**Task instructions**
Before the tool description and the items, reproduce the passage of the description that begins with "Args: prompt_name: Name" and ends with "temperature (default: 0.7)".

**Selected passage**
Skip to main content
Glama

execute_prompt_with_llm

Execute prompts with LLMs by retrieving prompts from MCP servers, filling template variables, and returning responses with metadata for testing workflows.

Instructions

Execute a prompt with an LLM and return the response.

This tool performs the complete workflow:

  1. Retrieves the prompt from the connected MCP server with prompt_arguments

  2. Optionally fills template variables in the prompt messages

  3. Sends the prompt messages to an LLM

  4. Returns the LLM's response along with metadata

Supports two prompt patterns:

  • Standard MCP prompts: Pass arguments via prompt_arguments, server handles substitution

  • Template variables: Use fill_variables to replace {variable} placeholders in messages

Args: prompt_name: Name of the prompt to execute prompt_arguments: Dictionary of arguments to pass to the MCP prompt (default: {}) fill_variables: Dictionary of template variables to fill in prompt messages (default: None) Used for manual string replacement of {variable_name} patterns. Values are JSON-serialized before substitution if they're not strings. llm_config: Optional LLM configuration with keys: - url: LLM endpoint URL (default: from LLM_URL env var) - model: Model name (default: from LLM_MODEL_NAME env var) - api_key: API key (default: from LLM_API_KEY env var) - max_tokens: Maximum tokens in response (default: 1000) - temperature: Sampling temperature (default: 0.7)

**Excerpted data**

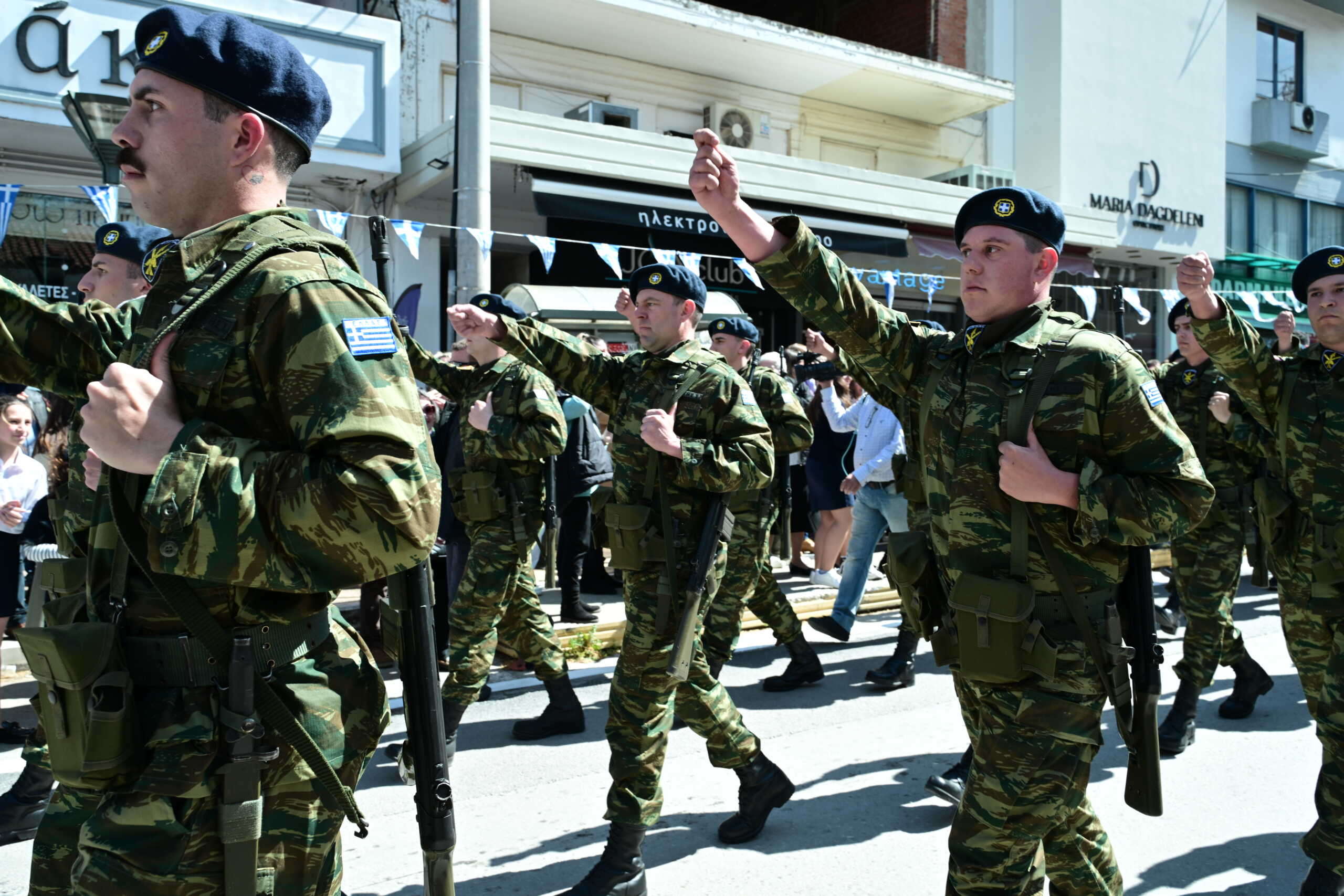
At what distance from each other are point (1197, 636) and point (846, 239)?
33.9 feet

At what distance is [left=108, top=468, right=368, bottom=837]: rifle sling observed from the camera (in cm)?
172

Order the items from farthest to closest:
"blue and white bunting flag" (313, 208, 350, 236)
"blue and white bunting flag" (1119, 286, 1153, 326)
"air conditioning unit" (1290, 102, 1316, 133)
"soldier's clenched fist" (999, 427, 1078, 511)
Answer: "air conditioning unit" (1290, 102, 1316, 133) < "blue and white bunting flag" (1119, 286, 1153, 326) < "blue and white bunting flag" (313, 208, 350, 236) < "soldier's clenched fist" (999, 427, 1078, 511)

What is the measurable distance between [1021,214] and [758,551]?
3168 mm

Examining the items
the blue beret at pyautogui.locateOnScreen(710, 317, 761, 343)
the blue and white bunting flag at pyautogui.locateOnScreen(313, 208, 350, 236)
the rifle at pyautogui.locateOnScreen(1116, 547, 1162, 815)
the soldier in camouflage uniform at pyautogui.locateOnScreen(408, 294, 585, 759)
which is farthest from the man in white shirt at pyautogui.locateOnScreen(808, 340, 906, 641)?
the blue and white bunting flag at pyautogui.locateOnScreen(313, 208, 350, 236)

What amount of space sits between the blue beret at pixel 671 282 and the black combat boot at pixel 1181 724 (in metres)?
3.16

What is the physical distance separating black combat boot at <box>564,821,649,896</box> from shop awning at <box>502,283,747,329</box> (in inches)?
315

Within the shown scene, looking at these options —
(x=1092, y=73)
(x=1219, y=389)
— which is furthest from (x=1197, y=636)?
(x=1092, y=73)

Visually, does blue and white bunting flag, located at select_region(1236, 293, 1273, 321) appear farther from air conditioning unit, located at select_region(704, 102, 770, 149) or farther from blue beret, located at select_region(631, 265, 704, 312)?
blue beret, located at select_region(631, 265, 704, 312)

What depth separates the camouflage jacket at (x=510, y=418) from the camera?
5.32 meters

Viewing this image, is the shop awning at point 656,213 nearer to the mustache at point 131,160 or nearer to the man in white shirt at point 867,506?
the man in white shirt at point 867,506

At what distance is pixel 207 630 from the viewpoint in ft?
5.80

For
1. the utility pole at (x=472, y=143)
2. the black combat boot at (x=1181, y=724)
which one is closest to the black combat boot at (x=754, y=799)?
the black combat boot at (x=1181, y=724)

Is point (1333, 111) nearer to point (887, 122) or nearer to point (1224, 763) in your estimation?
point (887, 122)

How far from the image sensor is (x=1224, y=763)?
5.11m
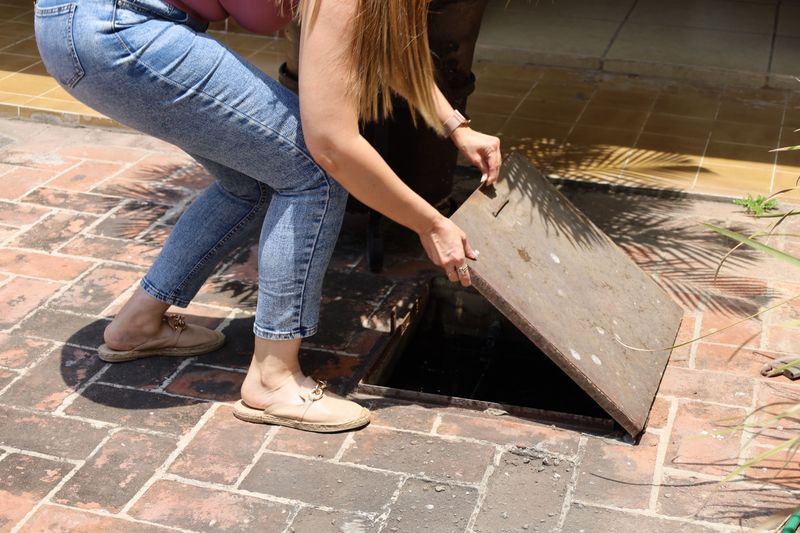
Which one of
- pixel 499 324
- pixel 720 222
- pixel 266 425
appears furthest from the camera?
pixel 720 222

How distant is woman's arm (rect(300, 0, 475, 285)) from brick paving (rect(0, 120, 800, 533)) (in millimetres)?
522

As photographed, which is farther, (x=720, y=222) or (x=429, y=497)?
(x=720, y=222)

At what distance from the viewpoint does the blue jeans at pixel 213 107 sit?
8.39 ft

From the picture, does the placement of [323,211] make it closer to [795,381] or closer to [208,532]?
[208,532]

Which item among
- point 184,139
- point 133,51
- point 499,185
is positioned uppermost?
point 133,51

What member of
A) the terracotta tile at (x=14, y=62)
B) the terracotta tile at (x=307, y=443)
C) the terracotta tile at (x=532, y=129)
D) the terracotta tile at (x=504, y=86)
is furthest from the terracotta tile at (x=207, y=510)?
the terracotta tile at (x=14, y=62)

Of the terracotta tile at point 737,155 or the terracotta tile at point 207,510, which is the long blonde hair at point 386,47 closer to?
the terracotta tile at point 207,510

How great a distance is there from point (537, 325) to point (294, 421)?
700mm

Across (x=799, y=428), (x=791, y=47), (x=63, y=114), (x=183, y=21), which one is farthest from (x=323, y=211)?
(x=791, y=47)

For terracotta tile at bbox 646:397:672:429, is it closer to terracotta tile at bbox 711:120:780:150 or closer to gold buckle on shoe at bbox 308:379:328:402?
gold buckle on shoe at bbox 308:379:328:402

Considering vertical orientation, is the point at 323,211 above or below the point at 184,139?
below

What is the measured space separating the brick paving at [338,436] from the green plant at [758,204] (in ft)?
1.40

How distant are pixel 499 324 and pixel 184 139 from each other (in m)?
1.43

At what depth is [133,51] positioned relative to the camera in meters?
2.54
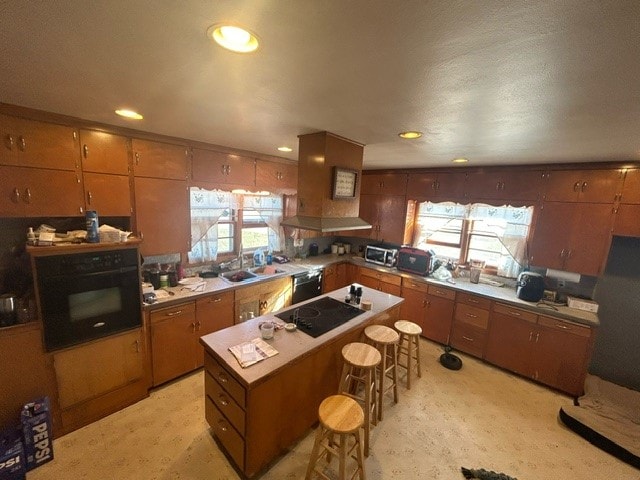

**Task response**
Args: prompt_name: Name of the prompt to execute prompt_arguments: Dictionary of arguments to pass to the MCP prompt (default: {}) fill_variables: Dictionary of template variables to fill in prompt messages (default: None) Used for manual string replacement of {variable_name} patterns. Values are JSON-serialized before substitution if they're not strings. llm_config: Optional LLM configuration with keys: - url: LLM endpoint URL (default: from LLM_URL env var) - model: Model name (default: from LLM_MODEL_NAME env var) - api_key: API key (default: from LLM_API_KEY env var) - max_tokens: Maximum tokens in response (default: 1000) - temperature: Sampling temperature (default: 0.7)